Mãe dá recomendações de segurança e até de culinária
Quanto a conselhos, a preocupação com o distanciamento social e a higienização é a nota dominante: "Estou sempre a dizer-lhes "não saiam, só se precisarem de ir ao supermercado, levem máscara e luvas, e ao voltarem tirem logo a roupa, deixem os sapatos à porta, limpem as coisas com álcool e vão logo tomar banho". A preocupação é grande. Digo também para usarem álcool mal entram e saem do carro. Peço a Deus que os proteja. Perguntam-me o que fazer para comer. Eu pergunto o que há no frigorífico e depois digo como podem cozinhar. Mas sem fritos, sobretudo saladas, fruta, grelhados, frango...". O coronavírus impediu a reunião de Mónica com Gonzalo Plata e o irmão Bryan este mês em Lisboa, como estava previsto, e até pode impedir que se vejam presencialmente no aniversário da mãe, em junho.
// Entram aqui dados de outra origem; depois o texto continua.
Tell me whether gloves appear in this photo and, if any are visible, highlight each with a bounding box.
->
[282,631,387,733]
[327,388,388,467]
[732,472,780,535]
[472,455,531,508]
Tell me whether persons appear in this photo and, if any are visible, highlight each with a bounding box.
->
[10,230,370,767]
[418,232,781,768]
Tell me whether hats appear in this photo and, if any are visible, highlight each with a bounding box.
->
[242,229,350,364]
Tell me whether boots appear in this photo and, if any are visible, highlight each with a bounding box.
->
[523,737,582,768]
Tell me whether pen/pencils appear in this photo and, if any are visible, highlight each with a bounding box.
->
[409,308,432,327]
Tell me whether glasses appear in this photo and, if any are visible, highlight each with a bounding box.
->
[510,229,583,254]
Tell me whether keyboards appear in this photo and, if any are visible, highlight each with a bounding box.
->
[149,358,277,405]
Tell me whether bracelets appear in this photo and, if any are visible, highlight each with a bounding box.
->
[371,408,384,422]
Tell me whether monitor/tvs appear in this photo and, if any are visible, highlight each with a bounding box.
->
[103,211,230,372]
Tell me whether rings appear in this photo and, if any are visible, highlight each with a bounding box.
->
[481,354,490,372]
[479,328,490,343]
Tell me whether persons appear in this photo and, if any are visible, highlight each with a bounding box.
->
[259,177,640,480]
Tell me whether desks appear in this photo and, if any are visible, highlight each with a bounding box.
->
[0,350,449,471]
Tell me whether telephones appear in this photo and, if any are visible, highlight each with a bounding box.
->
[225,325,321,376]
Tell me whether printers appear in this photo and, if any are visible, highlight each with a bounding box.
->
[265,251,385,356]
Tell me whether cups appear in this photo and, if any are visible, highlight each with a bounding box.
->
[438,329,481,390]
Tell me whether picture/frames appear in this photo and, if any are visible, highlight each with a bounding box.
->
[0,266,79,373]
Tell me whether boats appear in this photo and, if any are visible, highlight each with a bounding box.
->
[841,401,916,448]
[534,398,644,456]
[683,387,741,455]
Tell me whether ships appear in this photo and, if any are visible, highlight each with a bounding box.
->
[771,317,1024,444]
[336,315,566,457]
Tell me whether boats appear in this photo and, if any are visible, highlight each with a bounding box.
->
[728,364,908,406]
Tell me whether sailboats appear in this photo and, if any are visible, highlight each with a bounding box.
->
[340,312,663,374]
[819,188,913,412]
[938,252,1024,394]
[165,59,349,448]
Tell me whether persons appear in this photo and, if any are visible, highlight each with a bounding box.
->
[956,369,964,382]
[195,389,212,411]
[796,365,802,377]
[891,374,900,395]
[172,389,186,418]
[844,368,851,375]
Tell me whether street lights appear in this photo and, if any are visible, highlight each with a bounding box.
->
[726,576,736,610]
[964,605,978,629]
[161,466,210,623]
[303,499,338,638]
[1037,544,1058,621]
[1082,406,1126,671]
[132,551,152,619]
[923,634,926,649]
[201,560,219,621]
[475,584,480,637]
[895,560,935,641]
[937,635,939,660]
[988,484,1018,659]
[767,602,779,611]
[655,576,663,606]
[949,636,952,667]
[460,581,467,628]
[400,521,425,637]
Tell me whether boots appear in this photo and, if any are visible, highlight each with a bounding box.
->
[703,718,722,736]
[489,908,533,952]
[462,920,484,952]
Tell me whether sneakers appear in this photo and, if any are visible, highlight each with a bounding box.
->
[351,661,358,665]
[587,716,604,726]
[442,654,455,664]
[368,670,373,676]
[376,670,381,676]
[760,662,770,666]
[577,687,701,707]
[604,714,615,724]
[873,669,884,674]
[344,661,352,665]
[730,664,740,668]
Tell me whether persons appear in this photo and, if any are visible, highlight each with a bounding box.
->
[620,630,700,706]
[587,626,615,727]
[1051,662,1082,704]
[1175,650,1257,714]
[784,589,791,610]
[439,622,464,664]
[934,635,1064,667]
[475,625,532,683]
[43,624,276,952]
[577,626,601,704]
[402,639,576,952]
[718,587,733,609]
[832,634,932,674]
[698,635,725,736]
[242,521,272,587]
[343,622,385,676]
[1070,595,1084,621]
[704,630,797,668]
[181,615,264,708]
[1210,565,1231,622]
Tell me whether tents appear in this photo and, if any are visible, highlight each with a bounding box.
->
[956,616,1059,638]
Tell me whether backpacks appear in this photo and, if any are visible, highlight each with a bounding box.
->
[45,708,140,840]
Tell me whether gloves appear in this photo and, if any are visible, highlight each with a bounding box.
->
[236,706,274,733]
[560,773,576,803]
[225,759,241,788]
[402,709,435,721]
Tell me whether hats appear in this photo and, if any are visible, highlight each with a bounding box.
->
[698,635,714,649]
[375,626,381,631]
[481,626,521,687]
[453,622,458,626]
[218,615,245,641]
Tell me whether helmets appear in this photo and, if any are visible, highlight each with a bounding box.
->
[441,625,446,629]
"Estou a tratar da papelada para viajar, para obter o visto. Era para ter ido agora em abril, mas ficou tudo cancelado. O Gonzalo quer que eu vá e eu quero ir, quero ver como vive, com que amigos anda. Sempre o acompanhei, quero ver se os amigos são amigos de verdade, se tem boas companhias. Era suposto ele vir cá nas férias e já não deve dar, já não deve estar cá no meu aniversário, em junho. Mas Deus vai dar-nos a bênção de nos voltarmos a ver rapidamente", junta Mónica Jiménez, que recorre à fé para perspetivar dias mais felizes e com os seus ao lado. Consulte, pois, as imagens da coluna ao lado, todas captadas nos últimos dias em Guayaquil, uma cidade para lá do colapso.
Outros bons exemplos no Sporting
O mundo do futebol tem sido exemplar: a ajuda chega de todo o lado e no que ao Sporting diz respeito, para além de Gonzalo Plata há outros futebolistas que fazem questão de ajudar as suas comunidades. Jovane (na fotografia a visitar uma escola em tempos de "liberdade"), por exemplo, doou 300 cestas de alimentos básicos à Escola de Futebol Criolinhos, na cidade da Praia, do seu Cabo Verde. "Quero ver sorrisos bonitos ao longo desta quarentena", disse o extremo.
Também Wendel faz parte desta enorme onda de solidariedade: como nos comprova a foto, o médio do Sporting, internacional pelos sub-23 da canarinha, doou 200 cabazes alimentares a quatro comunidades da Baixada Fluminense, no Rio de Janeiro, de onde veio o sonho de se tornar profissional de futebol; foi também ali que o seu tio, Cláudio Moisés dos Santos, passou os dias a trabalhar para sustentar os seus e ainda ganhar para o sobrinho poder treinar.